The cat needs some attention and is not letting me type, I will need to finish later please hug and kiss all of the Arizona clan from me as I hope everyone is enjoying their summer. You must be a busy bee with your real estate ventures. I bet you've earned many rewards and praise from all your hard work!!!! Emails and postcards do make me feel that I know you're out there among the tumbleweeds. Stay well. Miss you. (There's also a movie called the Notebook that has the same type of issue as your busy morning email about visiting someone you love even though they don't remember you. Mom still remembers.)

Love, Motria and John

When you sent me this story in an email, Aunt Marusia, it hit very close to home.
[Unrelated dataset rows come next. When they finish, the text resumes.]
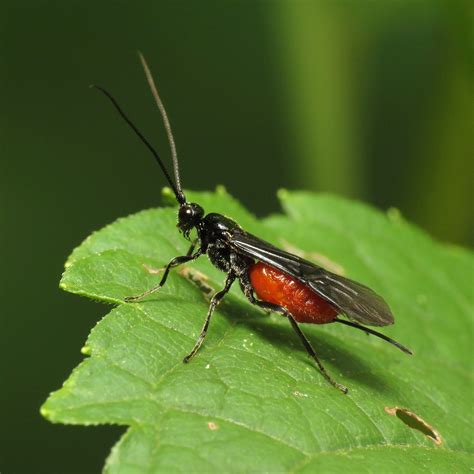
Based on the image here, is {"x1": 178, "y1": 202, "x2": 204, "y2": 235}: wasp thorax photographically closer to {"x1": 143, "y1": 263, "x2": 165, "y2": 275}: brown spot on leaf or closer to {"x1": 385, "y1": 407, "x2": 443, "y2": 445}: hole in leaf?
{"x1": 143, "y1": 263, "x2": 165, "y2": 275}: brown spot on leaf

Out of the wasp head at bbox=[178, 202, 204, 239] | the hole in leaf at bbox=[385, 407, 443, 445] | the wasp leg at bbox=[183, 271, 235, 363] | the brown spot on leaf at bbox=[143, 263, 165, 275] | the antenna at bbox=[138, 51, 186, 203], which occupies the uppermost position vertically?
the antenna at bbox=[138, 51, 186, 203]

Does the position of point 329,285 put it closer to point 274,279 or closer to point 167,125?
point 274,279

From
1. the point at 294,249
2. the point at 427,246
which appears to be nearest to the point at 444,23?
the point at 427,246

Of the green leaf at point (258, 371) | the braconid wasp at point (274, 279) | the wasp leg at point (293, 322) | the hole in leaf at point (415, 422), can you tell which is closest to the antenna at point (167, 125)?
the braconid wasp at point (274, 279)

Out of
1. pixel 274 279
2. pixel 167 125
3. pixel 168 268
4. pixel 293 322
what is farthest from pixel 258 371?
pixel 167 125

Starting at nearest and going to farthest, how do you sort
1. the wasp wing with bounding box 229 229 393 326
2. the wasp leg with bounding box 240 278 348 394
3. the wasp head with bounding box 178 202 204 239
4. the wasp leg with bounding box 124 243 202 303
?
the wasp leg with bounding box 124 243 202 303 → the wasp leg with bounding box 240 278 348 394 → the wasp wing with bounding box 229 229 393 326 → the wasp head with bounding box 178 202 204 239

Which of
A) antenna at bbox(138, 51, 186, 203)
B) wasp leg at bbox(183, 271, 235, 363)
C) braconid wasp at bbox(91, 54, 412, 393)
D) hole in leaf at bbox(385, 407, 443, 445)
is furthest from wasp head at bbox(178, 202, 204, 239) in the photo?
hole in leaf at bbox(385, 407, 443, 445)
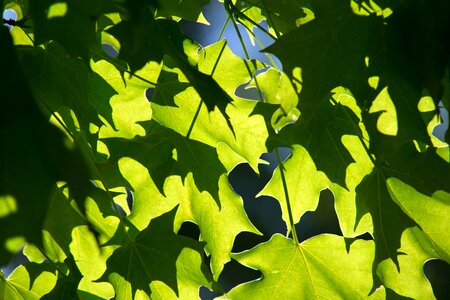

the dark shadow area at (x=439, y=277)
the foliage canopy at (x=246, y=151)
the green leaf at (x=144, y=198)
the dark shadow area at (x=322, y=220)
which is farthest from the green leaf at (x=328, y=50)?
the dark shadow area at (x=439, y=277)

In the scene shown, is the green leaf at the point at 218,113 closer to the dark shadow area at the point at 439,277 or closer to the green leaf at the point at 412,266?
the green leaf at the point at 412,266

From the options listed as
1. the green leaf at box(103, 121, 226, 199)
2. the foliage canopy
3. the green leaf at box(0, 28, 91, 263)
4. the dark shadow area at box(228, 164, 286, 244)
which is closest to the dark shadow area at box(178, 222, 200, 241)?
the dark shadow area at box(228, 164, 286, 244)

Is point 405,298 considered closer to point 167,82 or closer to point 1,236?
point 167,82

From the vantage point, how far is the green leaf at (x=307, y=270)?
1.13 metres

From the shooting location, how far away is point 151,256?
107 centimetres

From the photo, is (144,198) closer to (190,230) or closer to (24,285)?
(24,285)

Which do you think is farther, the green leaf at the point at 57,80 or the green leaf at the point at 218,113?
the green leaf at the point at 218,113

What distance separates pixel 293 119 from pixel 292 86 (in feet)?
1.07

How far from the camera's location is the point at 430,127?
986 millimetres

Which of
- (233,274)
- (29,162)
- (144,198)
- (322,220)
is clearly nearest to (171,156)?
(144,198)

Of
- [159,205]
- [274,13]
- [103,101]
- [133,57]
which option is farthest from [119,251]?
[274,13]

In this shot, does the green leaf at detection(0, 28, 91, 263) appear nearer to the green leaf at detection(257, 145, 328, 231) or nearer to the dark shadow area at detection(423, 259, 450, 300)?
the green leaf at detection(257, 145, 328, 231)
It was a busy morning, about 8:30, when an Elderly gentleman in his 80's, arrived to have stitches removed from his thumb. He said he was in a hurry as he had an appointment at 9:00 am. I took his vital signs and had him take a seat, knowing it would be over an hour before someone would to able to see him. I saw him looking at his watch and decided, since I was not busy with another patient, I would evaluate his wound. On exam, it was well healed, so I talked to one of the doctors, got the needed supplies to remove his sutures and redress his wound. While taking care of his wound, I asked him if he had another doctor's appointment this morning, as he was in such a hurry. The gentleman told me no, that he needed to go to the nursing home to eat breakfast with his wife. I inquired as to her health. He told me that she had been there for a while and that she was a victim of Alzheimer's Disease. As we talked, I asked if she would be upset if he was a bit late. He replied that she no longer knew who he was, that she had not recognized him in five years now. I was surprised, and asked him, "And you still go every morning, even though she doesn't know who you are?" He smiled as he patted my hand and said, "She doesn't know me, but I still know who she is." I had to hold back tears as he left, I had goose bumps on my arm, and thought, "That is the kind of love I want in my life." True love is neither physical, nor romantic. True love is an acceptance of all that is, has been, will be, and will not be. The happiest people don't necessarily have the best of everything; they just make the best of everything they have.